Being a Digital Nomad During a Pandemic
What can you do as a digital nomad during a pandemic? This article is a way to consider various aspects of the digital nomad lifestyle during challenging times and is not meant to be taken as expert advice.
1 Check the Local Government’s Guidelines
Every country responds to crises like a pandemic differently and specific measures may be issued within regions and cities. For example, some countries such as France and Italy impose self-certification: you will need to carry a certificate confirming that you are travelling or simply leaving your apartment or hostel for essential reasons. Depending on where you are, you may be fined if non-compliant.
These are temporary measures but it is vital to respect all local regulations while they are in place.
Contact your embassy to get advice for travellers but expect long waiting times before you can get through.
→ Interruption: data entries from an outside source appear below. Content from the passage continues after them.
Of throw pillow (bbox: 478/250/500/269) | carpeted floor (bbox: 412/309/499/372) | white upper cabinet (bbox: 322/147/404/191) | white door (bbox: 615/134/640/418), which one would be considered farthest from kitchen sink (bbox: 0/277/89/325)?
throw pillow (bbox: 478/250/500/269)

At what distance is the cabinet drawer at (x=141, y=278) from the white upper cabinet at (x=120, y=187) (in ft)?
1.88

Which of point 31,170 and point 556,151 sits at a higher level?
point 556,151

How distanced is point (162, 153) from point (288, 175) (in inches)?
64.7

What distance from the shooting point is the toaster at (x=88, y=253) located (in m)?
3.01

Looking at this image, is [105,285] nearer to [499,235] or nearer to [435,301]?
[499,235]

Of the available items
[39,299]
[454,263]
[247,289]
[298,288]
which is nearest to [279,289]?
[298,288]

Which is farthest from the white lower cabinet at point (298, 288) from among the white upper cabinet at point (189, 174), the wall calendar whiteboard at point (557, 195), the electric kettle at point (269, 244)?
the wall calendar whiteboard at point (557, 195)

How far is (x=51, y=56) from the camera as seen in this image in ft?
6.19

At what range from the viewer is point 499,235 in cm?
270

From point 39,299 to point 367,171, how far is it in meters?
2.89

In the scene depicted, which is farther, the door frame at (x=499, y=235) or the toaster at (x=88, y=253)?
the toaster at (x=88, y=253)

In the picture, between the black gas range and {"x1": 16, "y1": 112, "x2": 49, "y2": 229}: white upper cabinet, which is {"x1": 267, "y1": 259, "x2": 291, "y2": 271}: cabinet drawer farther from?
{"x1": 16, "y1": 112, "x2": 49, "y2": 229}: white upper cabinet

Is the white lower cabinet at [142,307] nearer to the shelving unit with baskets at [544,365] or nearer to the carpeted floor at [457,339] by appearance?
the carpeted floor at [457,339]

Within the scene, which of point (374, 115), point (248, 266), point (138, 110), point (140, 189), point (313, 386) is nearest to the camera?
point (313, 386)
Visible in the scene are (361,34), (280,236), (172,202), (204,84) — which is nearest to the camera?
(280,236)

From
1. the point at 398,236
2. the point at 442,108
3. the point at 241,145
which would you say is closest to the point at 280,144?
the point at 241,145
2 Check the Local Health Service Guidelines
There is only a limited number of hospital beds so any sudden surge in contagion cases will over-stretch resources. This is why practising self-isolation is necessary during a pandemic.
It is likely that the local health service will advise people in non critical conditions to stay at home and monitor their condition while keeping in touch with medical professionals over the phone. It will not be allowed to simply turn up to a doctor’s office or hospital without prior arrangement.
Make sure you read the World Health Organization’s guidelines on keeping safe, protective measures against viruses and how to protect yourself and others against contagion.
3 Check With Your Insurance What Is Covered
Insurance providers may not cover repatriation costs during a pandemic so you need to talk to your insurer to see what is covered in your policy.
For example, some policies cover policyholders during the coronavirus pandemic within 10 days from when a country issues Level 3 warnings (i.e., avoid all non-essential travel) for evacuation. Policyholders should be covered under the ‘Political Evacuation’ benefit.
4 Communicate With Your Clients
As long as you are healthy and your normal work set up is running normally (broadband, mobile reception etc.) make sure you are keeping your clients updated.
If you offer services such as coaching you may want to throw in a free online session to build goodwill. Of course, this is entirely up to you how you want to incentivise and motivate your clients to stay with you during difficult times. If clients are experiencing financial difficulties you can offer a repayment plan for example.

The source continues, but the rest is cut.